- [Task prompt] Lines that contain the string "burst" are the ones to list; copy all of them from the records.

────────────────────────────────────────

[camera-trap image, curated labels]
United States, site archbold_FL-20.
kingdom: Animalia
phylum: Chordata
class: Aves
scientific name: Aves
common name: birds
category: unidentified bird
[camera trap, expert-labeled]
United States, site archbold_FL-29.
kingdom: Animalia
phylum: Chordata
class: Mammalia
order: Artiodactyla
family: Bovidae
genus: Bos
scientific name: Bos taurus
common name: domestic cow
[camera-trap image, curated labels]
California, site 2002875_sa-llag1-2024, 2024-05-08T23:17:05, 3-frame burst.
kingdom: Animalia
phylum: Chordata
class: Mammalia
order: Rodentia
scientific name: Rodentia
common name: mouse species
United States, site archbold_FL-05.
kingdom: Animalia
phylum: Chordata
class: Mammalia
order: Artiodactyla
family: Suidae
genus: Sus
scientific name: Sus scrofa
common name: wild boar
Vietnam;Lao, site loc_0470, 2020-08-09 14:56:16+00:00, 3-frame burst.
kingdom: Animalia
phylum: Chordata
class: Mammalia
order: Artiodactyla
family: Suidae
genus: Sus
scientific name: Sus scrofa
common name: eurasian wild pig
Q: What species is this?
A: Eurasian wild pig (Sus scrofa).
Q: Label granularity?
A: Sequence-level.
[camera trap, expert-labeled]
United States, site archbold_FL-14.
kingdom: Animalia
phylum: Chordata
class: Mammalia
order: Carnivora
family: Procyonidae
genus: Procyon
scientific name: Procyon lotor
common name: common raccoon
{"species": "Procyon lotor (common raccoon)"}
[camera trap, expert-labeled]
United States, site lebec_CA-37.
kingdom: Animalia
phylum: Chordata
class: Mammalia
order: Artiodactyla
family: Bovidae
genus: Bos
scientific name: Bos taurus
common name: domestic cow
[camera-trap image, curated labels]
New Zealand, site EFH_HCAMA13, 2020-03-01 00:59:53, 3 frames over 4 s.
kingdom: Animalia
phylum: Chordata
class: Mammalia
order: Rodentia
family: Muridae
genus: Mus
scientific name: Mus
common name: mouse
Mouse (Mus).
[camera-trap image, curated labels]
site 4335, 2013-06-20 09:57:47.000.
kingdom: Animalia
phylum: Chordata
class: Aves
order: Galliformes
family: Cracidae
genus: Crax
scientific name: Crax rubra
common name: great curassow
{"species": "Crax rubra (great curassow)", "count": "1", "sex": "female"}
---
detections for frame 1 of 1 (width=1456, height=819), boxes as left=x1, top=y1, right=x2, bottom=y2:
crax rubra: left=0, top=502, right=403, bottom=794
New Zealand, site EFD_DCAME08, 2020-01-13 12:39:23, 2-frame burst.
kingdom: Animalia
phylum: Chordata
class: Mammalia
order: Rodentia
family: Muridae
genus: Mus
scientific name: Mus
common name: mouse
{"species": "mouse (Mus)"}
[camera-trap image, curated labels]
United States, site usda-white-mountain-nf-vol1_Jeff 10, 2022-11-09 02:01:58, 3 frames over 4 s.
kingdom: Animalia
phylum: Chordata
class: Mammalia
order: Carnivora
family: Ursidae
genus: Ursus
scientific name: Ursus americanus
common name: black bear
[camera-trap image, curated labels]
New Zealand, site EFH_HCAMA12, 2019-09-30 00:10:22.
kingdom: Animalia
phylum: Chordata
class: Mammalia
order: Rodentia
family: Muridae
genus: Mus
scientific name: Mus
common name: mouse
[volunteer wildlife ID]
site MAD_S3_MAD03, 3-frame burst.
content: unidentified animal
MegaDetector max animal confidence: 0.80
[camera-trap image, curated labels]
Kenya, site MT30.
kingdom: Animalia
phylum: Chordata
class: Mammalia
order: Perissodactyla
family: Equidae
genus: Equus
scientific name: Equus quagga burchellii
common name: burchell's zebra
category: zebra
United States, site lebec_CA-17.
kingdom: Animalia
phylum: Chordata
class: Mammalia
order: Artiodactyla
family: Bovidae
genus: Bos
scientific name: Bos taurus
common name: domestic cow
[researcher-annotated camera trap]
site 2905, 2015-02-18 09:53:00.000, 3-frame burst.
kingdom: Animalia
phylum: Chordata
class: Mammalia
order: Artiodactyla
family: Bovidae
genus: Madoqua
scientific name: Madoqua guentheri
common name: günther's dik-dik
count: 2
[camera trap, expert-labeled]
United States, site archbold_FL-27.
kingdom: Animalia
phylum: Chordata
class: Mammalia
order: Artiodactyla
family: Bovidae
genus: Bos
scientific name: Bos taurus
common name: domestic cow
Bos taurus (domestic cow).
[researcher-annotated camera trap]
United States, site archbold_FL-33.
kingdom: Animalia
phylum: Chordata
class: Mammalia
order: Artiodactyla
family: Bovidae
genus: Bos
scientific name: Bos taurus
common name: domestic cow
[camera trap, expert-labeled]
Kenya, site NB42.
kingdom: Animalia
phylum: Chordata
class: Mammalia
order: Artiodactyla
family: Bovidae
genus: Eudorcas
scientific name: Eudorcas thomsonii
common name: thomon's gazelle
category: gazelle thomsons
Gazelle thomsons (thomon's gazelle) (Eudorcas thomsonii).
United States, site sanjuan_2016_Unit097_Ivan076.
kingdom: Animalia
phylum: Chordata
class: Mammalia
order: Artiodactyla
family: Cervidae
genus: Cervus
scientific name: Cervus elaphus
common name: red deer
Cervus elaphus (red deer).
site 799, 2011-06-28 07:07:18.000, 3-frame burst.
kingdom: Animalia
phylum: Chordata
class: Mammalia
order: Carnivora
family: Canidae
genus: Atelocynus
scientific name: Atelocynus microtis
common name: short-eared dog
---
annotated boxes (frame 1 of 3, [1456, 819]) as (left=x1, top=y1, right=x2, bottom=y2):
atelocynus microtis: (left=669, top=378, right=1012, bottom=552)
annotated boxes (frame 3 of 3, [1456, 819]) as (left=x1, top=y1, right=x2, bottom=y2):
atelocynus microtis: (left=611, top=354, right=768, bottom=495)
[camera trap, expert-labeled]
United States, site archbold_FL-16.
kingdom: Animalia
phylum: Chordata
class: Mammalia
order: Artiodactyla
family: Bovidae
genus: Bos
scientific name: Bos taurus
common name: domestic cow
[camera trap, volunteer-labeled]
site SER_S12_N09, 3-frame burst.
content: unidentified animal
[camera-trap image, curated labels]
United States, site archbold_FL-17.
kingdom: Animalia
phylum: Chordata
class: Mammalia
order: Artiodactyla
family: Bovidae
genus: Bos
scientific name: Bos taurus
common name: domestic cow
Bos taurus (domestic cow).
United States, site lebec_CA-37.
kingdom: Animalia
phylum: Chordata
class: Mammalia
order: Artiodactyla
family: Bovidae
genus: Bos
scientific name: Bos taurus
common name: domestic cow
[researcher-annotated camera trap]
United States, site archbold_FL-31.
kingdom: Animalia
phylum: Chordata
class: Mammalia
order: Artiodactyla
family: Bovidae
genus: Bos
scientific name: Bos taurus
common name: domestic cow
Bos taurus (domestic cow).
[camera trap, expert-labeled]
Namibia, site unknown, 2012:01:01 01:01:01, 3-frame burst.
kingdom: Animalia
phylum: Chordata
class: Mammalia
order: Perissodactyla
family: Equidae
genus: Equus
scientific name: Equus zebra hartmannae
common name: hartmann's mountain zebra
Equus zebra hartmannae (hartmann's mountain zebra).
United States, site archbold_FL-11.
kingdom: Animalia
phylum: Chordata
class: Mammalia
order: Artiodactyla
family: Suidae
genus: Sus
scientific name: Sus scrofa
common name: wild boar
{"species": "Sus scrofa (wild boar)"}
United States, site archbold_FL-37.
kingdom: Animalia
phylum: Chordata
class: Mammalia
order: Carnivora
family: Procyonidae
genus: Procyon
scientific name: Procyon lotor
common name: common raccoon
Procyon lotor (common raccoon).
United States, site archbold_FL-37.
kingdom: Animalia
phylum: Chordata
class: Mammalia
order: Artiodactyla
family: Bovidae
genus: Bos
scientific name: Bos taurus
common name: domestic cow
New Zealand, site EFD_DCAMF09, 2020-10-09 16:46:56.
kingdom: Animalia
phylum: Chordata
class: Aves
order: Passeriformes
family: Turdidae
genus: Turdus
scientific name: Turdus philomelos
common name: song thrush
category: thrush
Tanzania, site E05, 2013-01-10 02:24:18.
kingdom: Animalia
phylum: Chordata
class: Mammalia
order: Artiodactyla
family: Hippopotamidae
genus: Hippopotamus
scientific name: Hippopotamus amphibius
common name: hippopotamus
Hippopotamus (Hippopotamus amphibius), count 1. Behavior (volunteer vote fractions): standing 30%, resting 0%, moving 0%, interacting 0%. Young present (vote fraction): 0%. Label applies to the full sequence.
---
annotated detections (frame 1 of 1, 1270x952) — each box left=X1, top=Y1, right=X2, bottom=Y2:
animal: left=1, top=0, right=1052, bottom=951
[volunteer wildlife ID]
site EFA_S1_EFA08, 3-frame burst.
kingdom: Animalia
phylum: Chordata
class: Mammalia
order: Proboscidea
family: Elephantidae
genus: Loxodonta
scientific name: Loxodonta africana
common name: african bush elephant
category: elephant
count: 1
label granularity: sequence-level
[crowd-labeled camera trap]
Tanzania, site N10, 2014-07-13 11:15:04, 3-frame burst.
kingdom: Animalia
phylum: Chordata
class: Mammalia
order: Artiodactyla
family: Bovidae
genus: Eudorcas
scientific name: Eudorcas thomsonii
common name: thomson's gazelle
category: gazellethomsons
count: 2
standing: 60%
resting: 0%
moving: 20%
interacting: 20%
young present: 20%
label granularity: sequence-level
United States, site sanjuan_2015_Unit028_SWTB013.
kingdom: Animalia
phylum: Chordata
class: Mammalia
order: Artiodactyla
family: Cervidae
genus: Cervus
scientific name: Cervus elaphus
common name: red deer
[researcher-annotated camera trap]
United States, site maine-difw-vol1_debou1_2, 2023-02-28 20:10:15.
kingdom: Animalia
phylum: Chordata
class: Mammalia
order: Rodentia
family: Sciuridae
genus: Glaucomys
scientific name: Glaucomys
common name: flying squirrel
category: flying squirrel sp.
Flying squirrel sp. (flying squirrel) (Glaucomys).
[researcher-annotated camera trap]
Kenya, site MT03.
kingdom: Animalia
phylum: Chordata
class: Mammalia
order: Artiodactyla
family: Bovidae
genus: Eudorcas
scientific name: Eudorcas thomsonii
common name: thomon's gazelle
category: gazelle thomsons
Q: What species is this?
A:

────────────────────────────────────────

- [Worked solution]
California, site 2002875_sa-llag1-2024, 2024-05-08T23:17:05, 3-frame burst.
Vietnam;Lao, site loc_0470, 2020-08-09 14:56:16+00:00, 3-frame burst.
New Zealand, site EFD_DCAME08, 2020-01-13 12:39:23, 2-frame burst.
site MAD_S3_MAD03, 3-frame burst.
site 2905, 2015-02-18 09:53:00.000, 3-frame burst.
site 799, 2011-06-28 07:07:18.000, 3-frame burst.
site SER_S12_N09, 3-frame burst.
Namibia, site unknown, 2012:01:01 01:01:01, 3-frame burst.
site EFA_S1_EFA08, 3-frame burst.
Tanzania, site N10, 2014-07-13 11:15:04, 3-frame burst.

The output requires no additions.